Instructions to follow: Retype the rows word for word, starting at the beginning and ending with the line that contains "Answer: the wooden". Omit the pictures.

Supplied records:

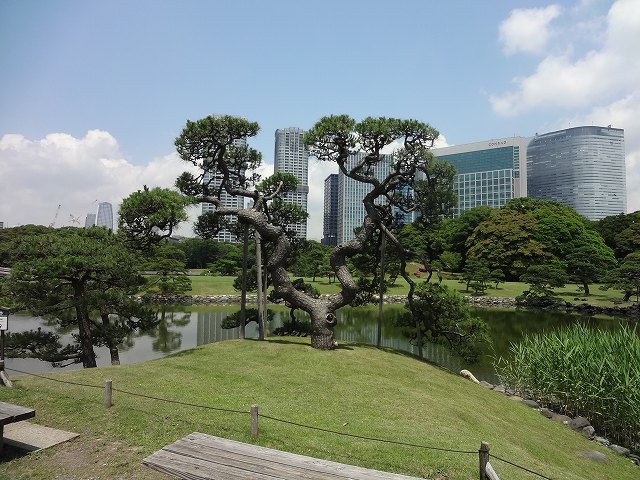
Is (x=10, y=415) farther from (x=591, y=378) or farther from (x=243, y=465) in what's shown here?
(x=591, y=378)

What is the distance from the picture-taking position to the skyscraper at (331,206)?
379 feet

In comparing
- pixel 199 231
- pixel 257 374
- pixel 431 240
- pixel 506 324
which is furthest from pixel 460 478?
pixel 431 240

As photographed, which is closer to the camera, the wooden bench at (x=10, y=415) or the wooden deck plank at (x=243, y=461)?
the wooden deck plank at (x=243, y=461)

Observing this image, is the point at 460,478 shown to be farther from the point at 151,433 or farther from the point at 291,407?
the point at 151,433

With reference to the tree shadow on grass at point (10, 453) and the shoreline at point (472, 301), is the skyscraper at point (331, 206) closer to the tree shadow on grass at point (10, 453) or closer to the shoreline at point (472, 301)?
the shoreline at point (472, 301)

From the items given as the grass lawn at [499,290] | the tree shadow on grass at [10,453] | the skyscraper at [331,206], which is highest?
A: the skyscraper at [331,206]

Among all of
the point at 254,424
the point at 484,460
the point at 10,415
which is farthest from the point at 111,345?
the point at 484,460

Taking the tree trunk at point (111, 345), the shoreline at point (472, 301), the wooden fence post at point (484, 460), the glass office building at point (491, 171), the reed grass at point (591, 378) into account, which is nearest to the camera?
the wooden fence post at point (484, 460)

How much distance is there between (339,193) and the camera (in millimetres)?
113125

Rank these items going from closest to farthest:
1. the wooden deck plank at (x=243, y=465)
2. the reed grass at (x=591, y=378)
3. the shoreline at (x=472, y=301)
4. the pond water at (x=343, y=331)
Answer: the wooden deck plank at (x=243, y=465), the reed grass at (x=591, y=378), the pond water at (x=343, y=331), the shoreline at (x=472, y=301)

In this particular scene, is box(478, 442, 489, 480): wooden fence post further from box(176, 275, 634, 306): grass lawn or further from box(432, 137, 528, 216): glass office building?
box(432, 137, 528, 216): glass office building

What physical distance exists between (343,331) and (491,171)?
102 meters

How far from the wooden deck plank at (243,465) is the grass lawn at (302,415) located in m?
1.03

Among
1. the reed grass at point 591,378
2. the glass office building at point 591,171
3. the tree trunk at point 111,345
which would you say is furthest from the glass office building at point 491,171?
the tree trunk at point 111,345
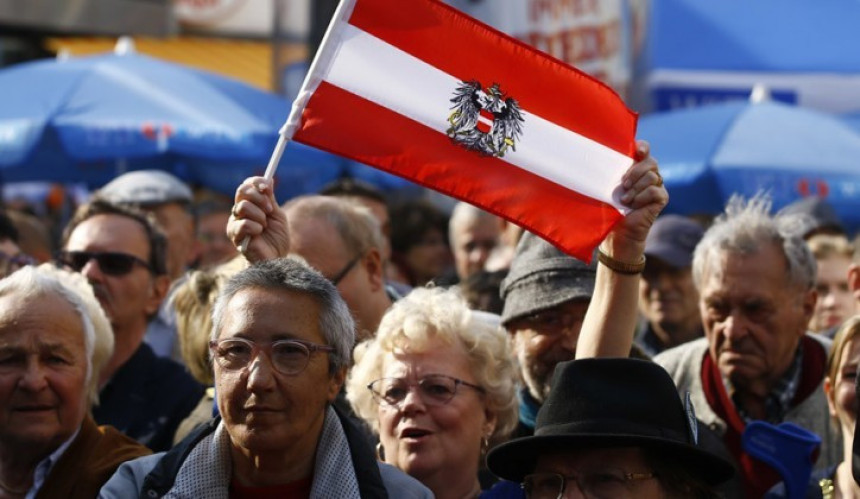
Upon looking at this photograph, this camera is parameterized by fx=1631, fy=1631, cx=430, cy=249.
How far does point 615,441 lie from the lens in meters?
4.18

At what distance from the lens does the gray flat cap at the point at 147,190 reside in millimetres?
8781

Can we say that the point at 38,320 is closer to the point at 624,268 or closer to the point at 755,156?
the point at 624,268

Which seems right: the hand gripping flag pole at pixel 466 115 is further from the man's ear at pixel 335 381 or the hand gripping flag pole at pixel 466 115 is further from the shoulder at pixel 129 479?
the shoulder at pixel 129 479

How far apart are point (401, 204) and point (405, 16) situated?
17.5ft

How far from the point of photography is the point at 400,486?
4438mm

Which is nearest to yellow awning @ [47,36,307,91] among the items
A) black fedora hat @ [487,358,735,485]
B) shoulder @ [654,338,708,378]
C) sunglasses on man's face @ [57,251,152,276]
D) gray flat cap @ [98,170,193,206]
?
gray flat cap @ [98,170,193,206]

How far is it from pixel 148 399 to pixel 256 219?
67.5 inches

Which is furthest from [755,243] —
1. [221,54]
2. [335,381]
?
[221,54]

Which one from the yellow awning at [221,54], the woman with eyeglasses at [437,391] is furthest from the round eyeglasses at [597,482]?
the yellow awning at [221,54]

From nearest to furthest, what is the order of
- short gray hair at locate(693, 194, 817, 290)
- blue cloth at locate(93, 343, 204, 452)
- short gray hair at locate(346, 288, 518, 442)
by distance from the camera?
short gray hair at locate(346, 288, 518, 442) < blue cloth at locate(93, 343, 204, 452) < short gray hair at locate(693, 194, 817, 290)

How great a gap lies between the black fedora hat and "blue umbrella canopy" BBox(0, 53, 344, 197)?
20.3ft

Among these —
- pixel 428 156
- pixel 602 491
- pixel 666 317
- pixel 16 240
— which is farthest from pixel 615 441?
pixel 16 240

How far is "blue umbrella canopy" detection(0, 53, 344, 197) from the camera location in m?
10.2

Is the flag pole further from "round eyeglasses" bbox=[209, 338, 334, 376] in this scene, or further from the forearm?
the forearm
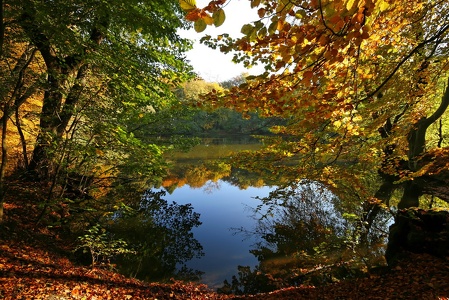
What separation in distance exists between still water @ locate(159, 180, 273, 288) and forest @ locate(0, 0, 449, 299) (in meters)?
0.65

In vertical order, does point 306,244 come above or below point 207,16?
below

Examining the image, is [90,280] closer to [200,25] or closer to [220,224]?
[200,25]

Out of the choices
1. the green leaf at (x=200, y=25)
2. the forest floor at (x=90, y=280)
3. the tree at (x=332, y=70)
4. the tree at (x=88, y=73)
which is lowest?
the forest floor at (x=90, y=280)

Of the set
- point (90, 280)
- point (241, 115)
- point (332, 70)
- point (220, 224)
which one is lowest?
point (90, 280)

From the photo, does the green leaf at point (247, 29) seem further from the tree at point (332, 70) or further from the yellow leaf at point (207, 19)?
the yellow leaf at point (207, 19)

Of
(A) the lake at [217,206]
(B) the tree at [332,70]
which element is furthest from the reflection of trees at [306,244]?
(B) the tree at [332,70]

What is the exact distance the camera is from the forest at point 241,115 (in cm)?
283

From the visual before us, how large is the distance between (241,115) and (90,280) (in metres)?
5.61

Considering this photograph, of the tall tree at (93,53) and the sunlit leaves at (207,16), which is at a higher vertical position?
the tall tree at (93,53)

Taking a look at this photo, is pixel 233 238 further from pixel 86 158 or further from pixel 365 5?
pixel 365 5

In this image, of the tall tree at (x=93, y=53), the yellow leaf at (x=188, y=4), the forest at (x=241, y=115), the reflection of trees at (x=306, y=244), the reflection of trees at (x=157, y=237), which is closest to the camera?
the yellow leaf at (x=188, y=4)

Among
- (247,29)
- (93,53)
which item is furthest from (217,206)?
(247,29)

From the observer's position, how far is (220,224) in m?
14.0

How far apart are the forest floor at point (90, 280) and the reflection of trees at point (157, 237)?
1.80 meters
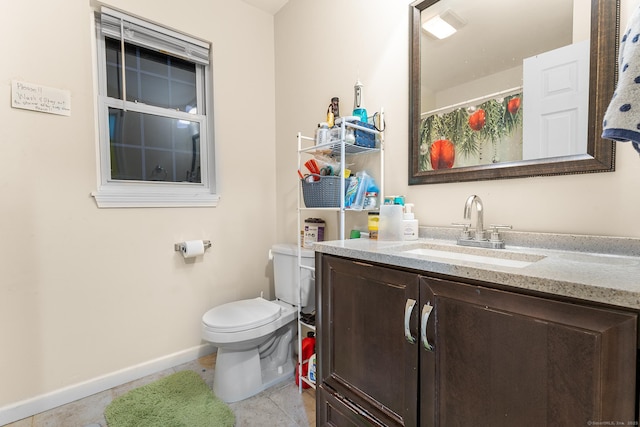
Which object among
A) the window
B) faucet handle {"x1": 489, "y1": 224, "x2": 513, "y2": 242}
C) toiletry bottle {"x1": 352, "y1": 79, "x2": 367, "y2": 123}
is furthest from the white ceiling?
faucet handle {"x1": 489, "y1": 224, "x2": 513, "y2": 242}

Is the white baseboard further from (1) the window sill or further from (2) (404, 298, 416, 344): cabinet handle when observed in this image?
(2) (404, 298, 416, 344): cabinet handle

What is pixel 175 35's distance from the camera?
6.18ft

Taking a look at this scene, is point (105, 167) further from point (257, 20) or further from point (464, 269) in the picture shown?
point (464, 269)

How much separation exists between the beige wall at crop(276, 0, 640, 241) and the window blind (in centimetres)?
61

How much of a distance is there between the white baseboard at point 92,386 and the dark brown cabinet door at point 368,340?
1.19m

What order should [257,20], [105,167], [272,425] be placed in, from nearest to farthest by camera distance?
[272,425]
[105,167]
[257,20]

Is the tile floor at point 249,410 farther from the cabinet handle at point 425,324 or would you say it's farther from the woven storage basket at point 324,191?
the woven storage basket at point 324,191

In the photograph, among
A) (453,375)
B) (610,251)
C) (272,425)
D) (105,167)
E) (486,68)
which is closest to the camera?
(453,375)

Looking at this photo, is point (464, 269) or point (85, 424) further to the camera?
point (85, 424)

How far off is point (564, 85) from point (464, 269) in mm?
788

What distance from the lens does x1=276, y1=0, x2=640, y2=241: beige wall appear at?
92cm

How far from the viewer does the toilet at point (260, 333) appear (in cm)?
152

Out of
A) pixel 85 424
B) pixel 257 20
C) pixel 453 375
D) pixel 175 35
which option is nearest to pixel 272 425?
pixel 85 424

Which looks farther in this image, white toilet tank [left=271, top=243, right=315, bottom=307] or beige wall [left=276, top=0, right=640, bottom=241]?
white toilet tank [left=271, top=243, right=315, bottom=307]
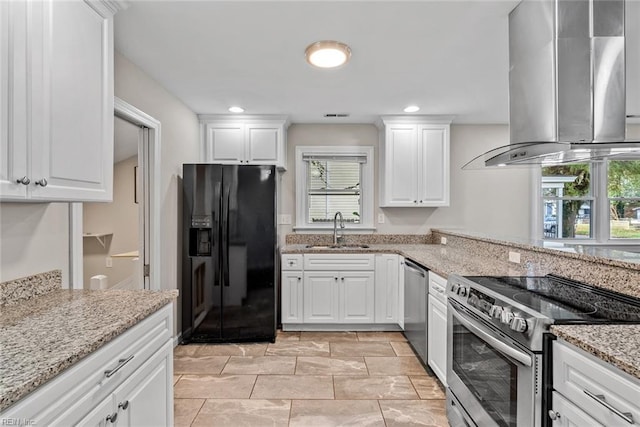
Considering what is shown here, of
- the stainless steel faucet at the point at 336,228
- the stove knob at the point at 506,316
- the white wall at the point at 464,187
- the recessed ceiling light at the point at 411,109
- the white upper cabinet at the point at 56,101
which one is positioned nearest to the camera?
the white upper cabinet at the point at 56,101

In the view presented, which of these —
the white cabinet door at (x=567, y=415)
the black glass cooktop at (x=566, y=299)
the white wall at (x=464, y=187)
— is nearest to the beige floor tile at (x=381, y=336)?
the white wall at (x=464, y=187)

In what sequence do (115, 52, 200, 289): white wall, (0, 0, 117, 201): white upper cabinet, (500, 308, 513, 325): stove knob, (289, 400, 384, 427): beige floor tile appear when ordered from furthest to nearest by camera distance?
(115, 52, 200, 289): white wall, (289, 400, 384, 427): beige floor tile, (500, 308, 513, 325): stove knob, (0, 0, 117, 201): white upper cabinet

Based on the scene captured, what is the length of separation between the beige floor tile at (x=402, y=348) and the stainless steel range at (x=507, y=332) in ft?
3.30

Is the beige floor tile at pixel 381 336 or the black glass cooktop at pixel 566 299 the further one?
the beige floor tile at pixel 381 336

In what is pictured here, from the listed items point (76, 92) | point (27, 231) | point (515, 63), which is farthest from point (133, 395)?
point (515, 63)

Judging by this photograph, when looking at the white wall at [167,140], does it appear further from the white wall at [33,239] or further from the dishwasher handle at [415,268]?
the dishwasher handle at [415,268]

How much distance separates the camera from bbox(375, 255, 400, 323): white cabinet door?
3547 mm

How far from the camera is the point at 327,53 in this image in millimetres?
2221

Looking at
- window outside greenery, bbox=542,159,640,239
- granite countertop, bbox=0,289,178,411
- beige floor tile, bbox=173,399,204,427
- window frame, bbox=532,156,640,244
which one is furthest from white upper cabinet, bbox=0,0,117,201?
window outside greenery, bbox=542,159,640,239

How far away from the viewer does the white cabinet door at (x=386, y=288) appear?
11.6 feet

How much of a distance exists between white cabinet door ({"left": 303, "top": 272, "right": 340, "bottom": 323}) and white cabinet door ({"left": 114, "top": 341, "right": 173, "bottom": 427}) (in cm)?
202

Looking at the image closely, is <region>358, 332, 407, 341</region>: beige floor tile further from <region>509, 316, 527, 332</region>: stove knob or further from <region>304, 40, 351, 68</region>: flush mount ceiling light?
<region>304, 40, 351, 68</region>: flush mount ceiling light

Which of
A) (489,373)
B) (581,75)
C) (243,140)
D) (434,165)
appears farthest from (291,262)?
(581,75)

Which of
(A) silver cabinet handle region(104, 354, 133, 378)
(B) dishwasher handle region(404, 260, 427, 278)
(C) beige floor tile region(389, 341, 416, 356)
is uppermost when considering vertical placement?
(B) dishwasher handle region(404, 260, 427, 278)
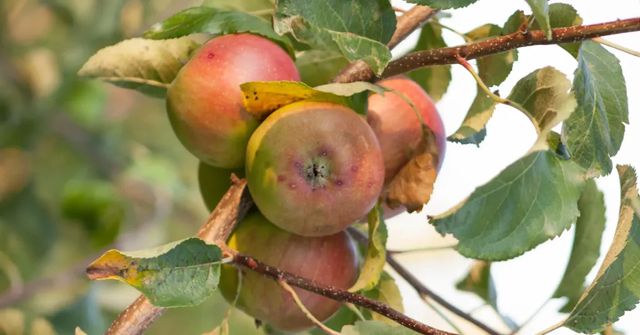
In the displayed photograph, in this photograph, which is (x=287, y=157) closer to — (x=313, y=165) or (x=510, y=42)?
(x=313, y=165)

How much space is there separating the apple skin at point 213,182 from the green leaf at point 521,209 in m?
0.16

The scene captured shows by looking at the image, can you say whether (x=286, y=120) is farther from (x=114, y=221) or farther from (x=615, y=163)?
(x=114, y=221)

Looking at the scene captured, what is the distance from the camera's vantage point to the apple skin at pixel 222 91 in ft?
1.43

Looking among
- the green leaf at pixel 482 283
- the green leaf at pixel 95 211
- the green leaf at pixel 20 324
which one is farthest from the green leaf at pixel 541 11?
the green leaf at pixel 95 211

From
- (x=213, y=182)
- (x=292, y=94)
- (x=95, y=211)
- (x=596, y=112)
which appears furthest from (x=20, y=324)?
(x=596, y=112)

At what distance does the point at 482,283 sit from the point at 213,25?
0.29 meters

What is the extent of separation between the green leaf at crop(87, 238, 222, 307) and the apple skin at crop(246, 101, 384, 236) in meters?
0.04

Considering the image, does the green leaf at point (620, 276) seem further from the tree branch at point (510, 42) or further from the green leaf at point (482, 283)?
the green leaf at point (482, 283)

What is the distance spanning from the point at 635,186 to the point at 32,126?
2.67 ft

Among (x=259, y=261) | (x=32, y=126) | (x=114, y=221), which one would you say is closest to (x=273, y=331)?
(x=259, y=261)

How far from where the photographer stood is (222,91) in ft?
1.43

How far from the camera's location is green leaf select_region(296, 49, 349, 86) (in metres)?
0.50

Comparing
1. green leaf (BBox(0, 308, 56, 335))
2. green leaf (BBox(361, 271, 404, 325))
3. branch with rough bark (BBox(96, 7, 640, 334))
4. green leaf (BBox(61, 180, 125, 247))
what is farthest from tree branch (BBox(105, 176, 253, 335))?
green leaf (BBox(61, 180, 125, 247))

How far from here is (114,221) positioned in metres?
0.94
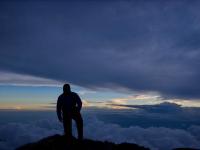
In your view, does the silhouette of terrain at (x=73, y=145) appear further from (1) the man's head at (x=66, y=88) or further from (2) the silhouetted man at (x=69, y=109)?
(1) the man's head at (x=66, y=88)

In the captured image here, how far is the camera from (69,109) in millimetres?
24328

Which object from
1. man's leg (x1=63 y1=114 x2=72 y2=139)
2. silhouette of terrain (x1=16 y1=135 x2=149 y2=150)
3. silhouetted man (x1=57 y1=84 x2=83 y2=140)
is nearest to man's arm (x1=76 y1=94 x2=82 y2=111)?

Solution:
Is (x=10, y=415) farther from (x=591, y=378) or farther from (x=243, y=465) in what's shown here?
(x=591, y=378)

What is the distance from the picture-taking position to the skyscraper at (331,206)?
379 feet

In comparing
- pixel 199 231
- pixel 257 374
- pixel 431 240
- pixel 506 324
which is furthest from pixel 460 478?
pixel 431 240

As photographed, which is closer to the camera, the wooden bench at (x=10, y=415) or the wooden deck plank at (x=243, y=461)?
the wooden deck plank at (x=243, y=461)

Observing this image, is the point at 460,478 shown to be farther from the point at 151,433 or farther from the point at 291,407?
the point at 151,433

With reference to the tree shadow on grass at point (10, 453) and the shoreline at point (472, 301), is the skyscraper at point (331, 206) closer to the tree shadow on grass at point (10, 453) or closer to the shoreline at point (472, 301)?
the shoreline at point (472, 301)

From the items given as the grass lawn at [499,290] | the tree shadow on grass at [10,453] | the skyscraper at [331,206], which is highest?
A: the skyscraper at [331,206]

Among all of
the point at 254,424
the point at 484,460
the point at 10,415
which is farthest from the point at 111,345?
the point at 484,460

Taking the tree trunk at point (111, 345), the shoreline at point (472, 301), the wooden fence post at point (484, 460), the glass office building at point (491, 171), the reed grass at point (591, 378) into account, which is nearest to the camera?
the wooden fence post at point (484, 460)

How much distance is there between (339,193) and the camera (in millimetres)?
113125

Rank these items going from closest to farthest:
1. the wooden deck plank at (x=243, y=465)
2. the reed grass at (x=591, y=378)
3. the shoreline at (x=472, y=301)
4. the pond water at (x=343, y=331)
Answer: the wooden deck plank at (x=243, y=465), the reed grass at (x=591, y=378), the pond water at (x=343, y=331), the shoreline at (x=472, y=301)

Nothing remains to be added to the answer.